=== Input material ===

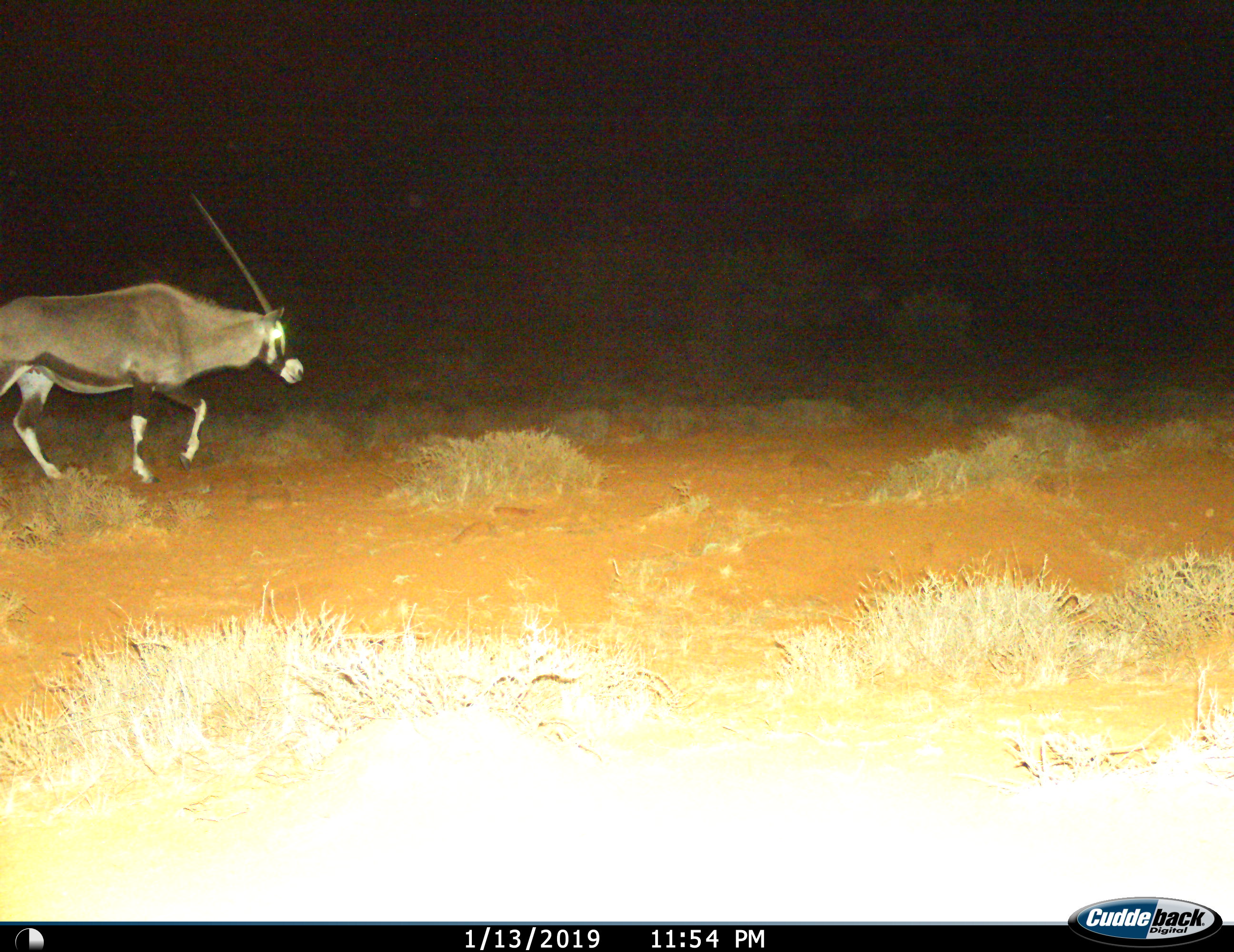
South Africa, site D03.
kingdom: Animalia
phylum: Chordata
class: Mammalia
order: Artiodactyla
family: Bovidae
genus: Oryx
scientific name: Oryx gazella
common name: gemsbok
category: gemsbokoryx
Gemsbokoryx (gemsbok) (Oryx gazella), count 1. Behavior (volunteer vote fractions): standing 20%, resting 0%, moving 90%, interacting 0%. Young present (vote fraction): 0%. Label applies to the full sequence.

===

● **Exercise**: Where the records above contain a line with "family: Bovidae", repeat that line and each later line through the end, exactly, and nothing more.

● **Final answer**:
family: Bovidae
genus: Oryx
scientific name: Oryx gazella
common name: gemsbok
category: gemsbokoryx
Gemsbokoryx (gemsbok) (Oryx gazella), count 1. Behavior (volunteer vote fractions): standing 20%, resting 0%, moving 90%, interacting 0%. Young present (vote fraction): 0%. Label applies to the full sequence.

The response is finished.